TEXTO DE ESTUDO.
○ ○ ○ ○ ○ ○ ○
Sequelas do tempo

  C100  
Creido | Belo Horizonte MG
Aviso: este texto contém melodrama. 
É indicado que você o leia com uma música do Coldplay ao fundo…

A primeira coisa que eu fiz na vida foi morrer. Não sei muito bem o que aconteceu, pois tenho apenas vagas memórias (para dizer a verdade, não sei se essas memórias são reais ou se elas surgiram depois que eu comecei a tomar Whey Protein para malhar – e nunca fui malhar).

Tudo começou com minha depressão pré-parto. Quando meu pai viu a correria dos enfermeiros, assim que nasci, ele ficou feliz, pois achou que estavam todos se juntando para ver como eu era bonitinho. Mas não: eu nasci tentando me estrangular com o cordão umbilical. Por isso, após alguns minutos, alguma correria e meia dúzia de médicos (para quem é de Humanas, meia dúzia é aproximadamente 6), meu pai percebeu que algo estava errado.

Bom, conseguimos contornar aquilo, mas os médicos não sabiam se minha morte e ressurreição prematuras deixariam sequelas. Fisicamente, acho que não restou alguma (bem, ou, pelo menos, eu não me lembro de muitas sequelas desde que comecei a tomar o Whey). Todavia, com o passar do tempo, meus pais acharam que eu estava um pouco atrasado. Com quatro anos, por exemplo, eu até que falava, mas mal. Pior que minha irmã caçula! E olha que estamos falando da Gabriela, que nem é a mais inteligente das irmãs.

Uma médica, então, disse que eu poderia ter tido algum problema com o nascimento, devido a uma suposta falta de oxigenação. Dessa forma, o ideal seria começar a fazer tratamentos desde novo. E foi assim que entrei no kumon e no jiu-jitsu.

Para quem não sabe, kumon é uma coisa japonesa que eu também não sei bem o que é. É mais ou menos um método de estudo que tem uns livrinhos de cálculo, no qual temos que fazer cada bateria de exame dentro de um dado prazo. A ideia do método é nos focar, para conseguir fazer exercícios de forma rápida e aprender contas avançadas de cabeça. Ou seja, kumon é uma técnica japonesa de fazer japoneses pelo mundo.

Eu fiquei no kumon, se não me engano, dos quatro aos oitos anos.
○ ○ ○ ○ ○ ○ ○
DADOS FORNECIDOS.
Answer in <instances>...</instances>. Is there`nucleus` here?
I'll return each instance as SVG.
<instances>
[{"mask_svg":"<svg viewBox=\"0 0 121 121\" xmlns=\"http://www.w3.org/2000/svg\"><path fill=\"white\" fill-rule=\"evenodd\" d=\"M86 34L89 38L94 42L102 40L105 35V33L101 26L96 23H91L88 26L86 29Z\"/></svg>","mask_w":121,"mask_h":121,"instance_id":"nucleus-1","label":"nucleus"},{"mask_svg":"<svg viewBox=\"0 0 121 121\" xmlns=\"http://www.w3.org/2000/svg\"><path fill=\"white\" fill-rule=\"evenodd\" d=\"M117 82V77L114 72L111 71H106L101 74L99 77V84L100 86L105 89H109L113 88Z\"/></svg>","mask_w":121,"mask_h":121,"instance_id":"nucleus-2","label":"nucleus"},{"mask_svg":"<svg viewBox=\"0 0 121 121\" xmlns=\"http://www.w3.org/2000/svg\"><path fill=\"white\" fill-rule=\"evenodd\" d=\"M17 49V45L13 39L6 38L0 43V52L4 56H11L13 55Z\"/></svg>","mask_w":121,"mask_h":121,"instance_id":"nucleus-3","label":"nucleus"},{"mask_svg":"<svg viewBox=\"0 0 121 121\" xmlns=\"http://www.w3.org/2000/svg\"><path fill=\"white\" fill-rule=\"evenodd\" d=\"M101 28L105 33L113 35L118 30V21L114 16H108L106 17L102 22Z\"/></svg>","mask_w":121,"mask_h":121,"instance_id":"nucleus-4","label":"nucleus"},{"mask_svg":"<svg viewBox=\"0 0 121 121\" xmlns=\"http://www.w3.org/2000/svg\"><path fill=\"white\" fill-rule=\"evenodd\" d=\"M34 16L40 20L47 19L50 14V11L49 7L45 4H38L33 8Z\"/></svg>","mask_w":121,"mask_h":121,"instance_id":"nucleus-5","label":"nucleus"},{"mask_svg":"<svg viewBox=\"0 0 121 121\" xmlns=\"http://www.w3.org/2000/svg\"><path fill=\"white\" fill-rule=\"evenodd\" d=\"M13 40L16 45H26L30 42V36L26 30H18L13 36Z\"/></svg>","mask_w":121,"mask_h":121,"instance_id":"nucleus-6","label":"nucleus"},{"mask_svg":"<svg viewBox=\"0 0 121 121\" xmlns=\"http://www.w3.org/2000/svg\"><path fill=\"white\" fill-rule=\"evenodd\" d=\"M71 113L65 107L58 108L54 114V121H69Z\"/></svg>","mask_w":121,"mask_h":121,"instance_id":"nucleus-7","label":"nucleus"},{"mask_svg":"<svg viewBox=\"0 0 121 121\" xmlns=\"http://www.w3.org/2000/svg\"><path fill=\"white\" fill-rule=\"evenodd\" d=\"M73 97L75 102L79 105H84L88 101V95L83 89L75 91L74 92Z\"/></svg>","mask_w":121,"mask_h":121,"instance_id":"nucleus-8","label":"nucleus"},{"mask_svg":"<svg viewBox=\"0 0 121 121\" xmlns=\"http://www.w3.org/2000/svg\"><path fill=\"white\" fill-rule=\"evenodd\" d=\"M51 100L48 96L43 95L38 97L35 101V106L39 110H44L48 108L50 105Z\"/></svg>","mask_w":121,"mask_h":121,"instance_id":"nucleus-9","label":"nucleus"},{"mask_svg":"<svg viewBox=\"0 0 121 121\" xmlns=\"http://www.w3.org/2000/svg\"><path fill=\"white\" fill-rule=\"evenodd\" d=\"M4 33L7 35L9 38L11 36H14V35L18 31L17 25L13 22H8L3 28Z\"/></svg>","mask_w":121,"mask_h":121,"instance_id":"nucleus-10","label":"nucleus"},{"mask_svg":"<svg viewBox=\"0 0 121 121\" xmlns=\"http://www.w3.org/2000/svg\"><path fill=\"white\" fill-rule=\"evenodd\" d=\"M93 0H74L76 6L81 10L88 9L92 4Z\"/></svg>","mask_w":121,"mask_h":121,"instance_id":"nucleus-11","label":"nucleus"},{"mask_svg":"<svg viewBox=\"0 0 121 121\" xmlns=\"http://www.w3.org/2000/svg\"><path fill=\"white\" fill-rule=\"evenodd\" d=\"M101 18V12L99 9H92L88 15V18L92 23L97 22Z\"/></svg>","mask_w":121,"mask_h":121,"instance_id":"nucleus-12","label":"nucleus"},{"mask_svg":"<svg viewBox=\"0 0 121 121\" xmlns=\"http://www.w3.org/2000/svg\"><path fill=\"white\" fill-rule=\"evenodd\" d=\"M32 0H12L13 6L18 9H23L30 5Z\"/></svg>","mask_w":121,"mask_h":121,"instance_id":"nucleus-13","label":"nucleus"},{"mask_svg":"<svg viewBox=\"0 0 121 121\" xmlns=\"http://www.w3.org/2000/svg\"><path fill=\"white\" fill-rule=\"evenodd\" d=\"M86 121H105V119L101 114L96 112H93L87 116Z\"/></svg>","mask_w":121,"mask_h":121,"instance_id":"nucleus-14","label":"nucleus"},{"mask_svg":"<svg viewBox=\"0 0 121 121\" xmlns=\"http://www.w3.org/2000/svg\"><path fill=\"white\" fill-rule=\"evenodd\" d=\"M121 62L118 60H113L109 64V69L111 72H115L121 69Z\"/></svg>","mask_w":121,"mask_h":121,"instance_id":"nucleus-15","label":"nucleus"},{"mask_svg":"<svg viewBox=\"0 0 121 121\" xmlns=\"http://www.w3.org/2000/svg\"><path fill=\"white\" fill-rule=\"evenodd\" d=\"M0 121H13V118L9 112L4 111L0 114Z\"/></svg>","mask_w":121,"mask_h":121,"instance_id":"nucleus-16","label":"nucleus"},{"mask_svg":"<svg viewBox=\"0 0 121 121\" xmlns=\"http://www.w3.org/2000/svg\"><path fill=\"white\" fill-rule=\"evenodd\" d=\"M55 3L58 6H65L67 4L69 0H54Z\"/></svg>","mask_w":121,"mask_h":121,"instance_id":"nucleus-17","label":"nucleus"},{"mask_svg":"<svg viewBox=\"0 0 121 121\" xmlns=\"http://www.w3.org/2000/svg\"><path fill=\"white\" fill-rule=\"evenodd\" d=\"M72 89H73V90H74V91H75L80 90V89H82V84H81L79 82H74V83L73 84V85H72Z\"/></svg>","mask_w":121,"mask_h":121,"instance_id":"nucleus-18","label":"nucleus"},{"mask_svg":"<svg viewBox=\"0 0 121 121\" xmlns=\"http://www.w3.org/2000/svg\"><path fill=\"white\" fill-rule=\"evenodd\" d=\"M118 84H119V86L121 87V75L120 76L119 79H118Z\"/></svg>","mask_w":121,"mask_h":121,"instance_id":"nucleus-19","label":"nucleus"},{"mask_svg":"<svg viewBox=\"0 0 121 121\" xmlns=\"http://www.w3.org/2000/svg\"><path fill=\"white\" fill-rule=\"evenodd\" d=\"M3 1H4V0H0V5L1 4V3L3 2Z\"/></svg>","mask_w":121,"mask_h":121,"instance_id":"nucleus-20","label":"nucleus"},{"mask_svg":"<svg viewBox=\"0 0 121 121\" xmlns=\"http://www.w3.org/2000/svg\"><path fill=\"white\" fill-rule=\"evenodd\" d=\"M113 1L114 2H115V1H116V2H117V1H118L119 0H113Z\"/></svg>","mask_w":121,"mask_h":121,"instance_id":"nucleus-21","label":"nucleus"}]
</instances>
○ ○ ○ ○ ○ ○ ○
INSTRUÇÕES.
A. Reescreva em forma de lista o parágrafo do texto de estudo que começa com "Para quem não sabe, kumon", mantendo seus fatos principais.
B. Responda às perguntas a seguir com base no texto de estudo:
(i) O que o narrador tentava fazer com o cordão umbilical ao nascer?
(ii) Qual é o nome da irmã caçula dele?
(iii) Em quais duas atividades ele entrou depois da conversa com a médica?

RESPOSTAS.
A.
- O kumon é uma coisa japonesa que o narrador também não sabe bem o que é.
- É, mais ou menos, um método de estudo com livrinhos de cálculo.
- Cada bateria de exame precisa ser feita dentro de um prazo.
- O objetivo é focar o aluno para que ele faça exercícios com rapidez e aprenda contas avançadas de cabeça.
- O narrador conclui, em tom de piada, que o kumon é uma técnica japonesa de fazer japoneses pelo mundo.

B.
(i) Ele tentava se estrangular com o cordão umbilical.
(ii) Gabriela.
(iii) No kumon e no jiu-jitsu.